In the last decade Duke Tobin has swung some big-time trades that have provided immediate help and key regulars for Bengals' post-season teams ranging from the 2009 deal for third-down running back Brian Leonard, the 2010 swap for starting safety and eventual Pro Bowler Reggie Nelson, and a 2011 trade for third cornerback Kelly Jennings.
And Tobin, the club's director of player personnel, has hoped he's done it again for a post-season run with April's acquisition of Jacksonville defensive lineman Chris Smith. For what is believed to be a conditional seventh-round pick next year, Smith has emerged as a regular on defensive coordinator Paul Guenther's Rotisserie Defense that is roasting offenses with a rotation of 17 players seeing at least 35 percent of this season's snaps.
But don't look for a blockbuster for an offensive lineman or any position for that matter in time for Tuesday's trading deadline. A top-shelf left tackle did get moved Monday, but it was probably too pricey for the Bengals since Houston's Duane Brown cost Seattle a regular cornerback as well as a future second- and fifth-round picks. Brown would solve a problem, but the Bengals fear such players could create others. For instance, Brown just recently surfaced in Houston ending a holdout and the guy the Texans traded for him, Jeremy Lane, lost his job a few days ago and popped off on Twitter.

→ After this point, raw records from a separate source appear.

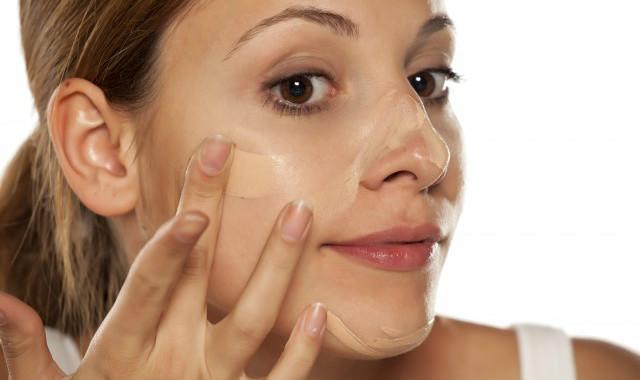 化妆用了粉底液还用粉饼吗 不要混淆了彩妆产品的功能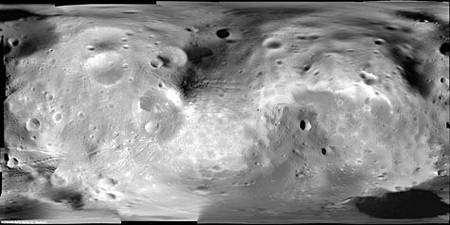 Planisphère de Phobos, composée de 53 photos obtenues par le Super Resolution Channel, l'une des composantes de l'instrument HRSC de Mars Express. Crédit Esa/DLR/FU Berlin (G. Neukum)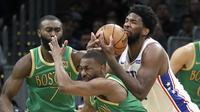 Joel Embiid (baju putih) membantu Sixers mengalahkan Celtics pada laga NBA (AP)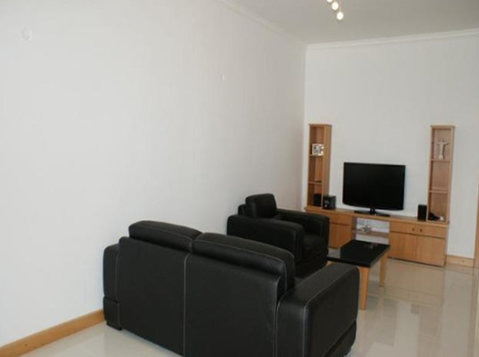 2 bedroom penthouse - sliema - €900 - Pisos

". I don't know of any team that has a player standing on the sideline like that — someone who would come in and upgrade you right away — a team who is willing to sacrifice their own QB," said head coach Marvin Lewis at his Monday news conference. "Generally, guys who are traded are players who are disgruntled or are underachieving in some way — players for whom a new address may be good. Also, in those cases, teams are clearing off cap room to make available for a young player the next year, or whatever it may be. There is a lot involved in doing trades.

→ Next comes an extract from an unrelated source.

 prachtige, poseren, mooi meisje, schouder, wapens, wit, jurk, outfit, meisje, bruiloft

The options are a lot more limited during the season. The Leonard trade came after the draft in May. The deals for Nelson and Jennings were struck in the final days of the preseason. Chris Smith arrived two weeks before this season's draft.
Smith showed up like Nelson and 49ers safety Taylor Mays via trades. The Bengals nearly drafted them when they came out and remained interested while they watched their development. A fifth-round pick of the Jags in 2014, Smith is headed back for Sunday's game (1 p.m.-Cincinnati's Channel 12) in Jacksonville needing 15 snaps to pass his career-high 154 in 2015.
He'll get a lot more than that. He's coming off a career-high 34 snaps in Sunday's victory he helped make possible after Michael Johnson exited with a back injury at halftime. With Johnson uncertain for this Sunday, wouldn't you know Smith is slated to see his old team?
"He added depth," said left end Carlos Dunlap. "He had a lot of pressure (Sunday) and could have had a couple of sacks. It's a big week for him to show the team that lost faith in him and get back at them."
Smith is low keying the return but he'll be a marked man. He came up with one of the biggest plays Sunday to book-end Dunlap's pick-six when he rocked Colts quarterback Jacoby Brissett on fourth-and-four with 1:18 left to end it on a sailing incompletion.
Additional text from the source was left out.